Smals A G, Pieters G F, van Haelst U J, Kloppenborg P W

出版信息

J Clin Endocrinol Metab. 1984 Jan;58(1):25-31. doi: 10.1210/jcem-58-1-25.

Abstract

Clinical and biochemical findings in 13 patients (11 women and 2 men) with macronodular adrenocortical hyperplasia (MNH; nodule size, greater than 0.5 to 5.3 cm) were compared with those of 18 patients (15 women and 3 men) with Cushing's disease and diffuse (n = 9) or micronodular (n = 9) hyperplasia (DH). All were bilaterally adrenalectomized for their hypercorticism. The clinical picture was almost identical in both groups, except for greater frequency of hypertension (13 of 13 vs. 10 of 18; P less than 0.05), alopecia (4 of 11 vs. 0 of 15; P less than 0.05), and scintigraphic lateralization (6 of 7 vs. 1 of 7; P less than 0.05) in the MNH group than in the DH group. The sella turcica was enlarged in 30% of the patients in both groups. Patients with MNH were significantly older than DH patients [43.5 +/- 7.8 (mean +/- SD) vs. 31.7 +/- 10.1 yr; P less than 0.005] and had a 3-fold longer duration of disease (7.8 +/- 4.6 vs. 2.0 +/- 1.1 yr; P less than 0.001) than those with DH. The mean plasma ACTH and cortisol levels and urinary 17-hydroxycorticosteroid excretion were elevated in both MNH and DH patients and responded similarly to specific (corticotropin-releasing hormone and metyrapone) and nonspecific (TRH and LHRH) stimuli. However, dexamethasone suppressibility and the stimulatory effect of ACTH on adrenocortical function were less in the MNH than in the DH group or its subgroups, suggesting a greater degree of adrenal autonomy in the former. Adrenal weight in MNH (15.8 +/- 12.1 g each) was almost twice as high as in DH (8.2 +/- 2.0 g) patients and positively correlated with the duration of the disease.

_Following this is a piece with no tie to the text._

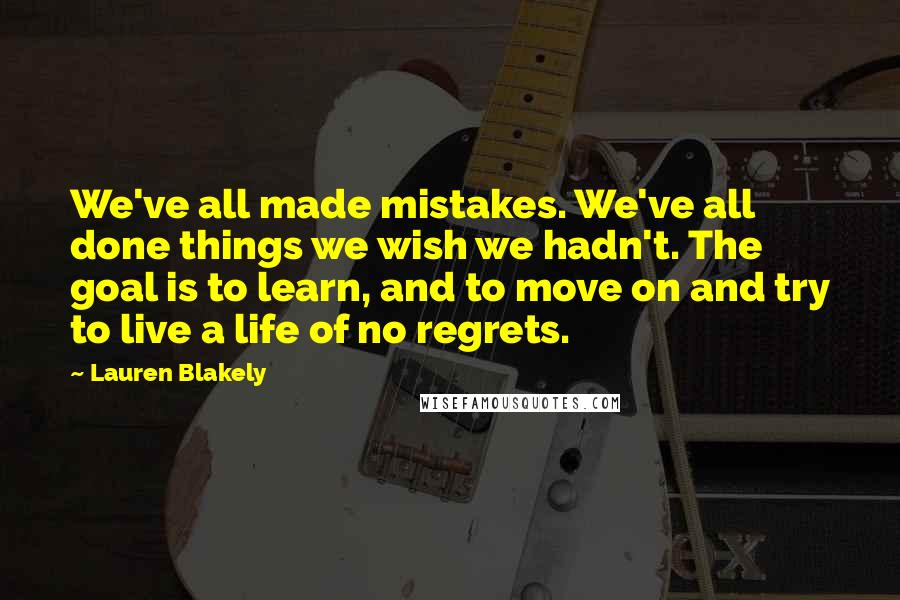 Lauren Blakely Quotes: We've all made mistakes. We've all done things we wish we hadn't. The goal is to learn, and to move on and try to live a life of no regrets.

The data suggest that MNH may be a result of long-standing Cushing's disease with varying degrees of pituitary dependence and adrenocortical autonomy, which may lead to confusing biochemical and radiological findings. Bilateral adrenalectomy, rather than hypophysectomy, is the treatment of choice in MNH.

摘要

将13例(11名女性和2名男性)患大结节性肾上腺皮质增生(MNH;结节大小大于0.5至5.3厘米)患者的临床和生化检查结果,与18例患库欣病且有弥漫性(n = 9)或微结节性(n = 9)增生(DH)患者的结果进行比较。所有患者均因皮质醇增多症接受双侧肾上腺切除术。两组的临床表现几乎相同,但MNH组的高血压(13/13对比10/18;P<0.05)、脱发(11/4对比15/0;P<0.05)和闪烁扫描定位(7/6对比7/1;P<0.05)发生率高于DH组。两组均有30%的患者蝶鞍增大。MNH患者比DH患者年龄显著更大[43.5±7.8(平均±标准差)对比31.7±10.1岁;P<0.005],病程也长3倍(7.8±4.6对比2.0±1.1年;P<0.001)。MNH和DH患者的血浆促肾上腺皮质激素(ACTH)和皮质醇水平均值以及尿17 - 羟皮质类固醇排泄均升高,对特异性(促肾上腺皮质激素释放激素和甲吡酮)和非特异性(促甲状腺激素释放激素和促黄体生成素释放激素)刺激的反应相似。然而,MNH组的地塞米松抑制能力以及ACTH对肾上腺皮质功能的刺激作用低于DH组或其亚组,提示前者肾上腺自主性程度更高。MNH患者的肾上腺重量(各为15.8±12.1克)几乎是DH患者(8.2±2.0克)的两倍,且与病程呈正相关。数据表明,MNH可能是长期库欣病的结果,伴有不同程度的垂体依赖性和肾上腺皮质自主性,这可能导致生化和放射学检查结果令人困惑。双侧肾上腺切除术而非垂体切除术是MNH的首选治疗方法。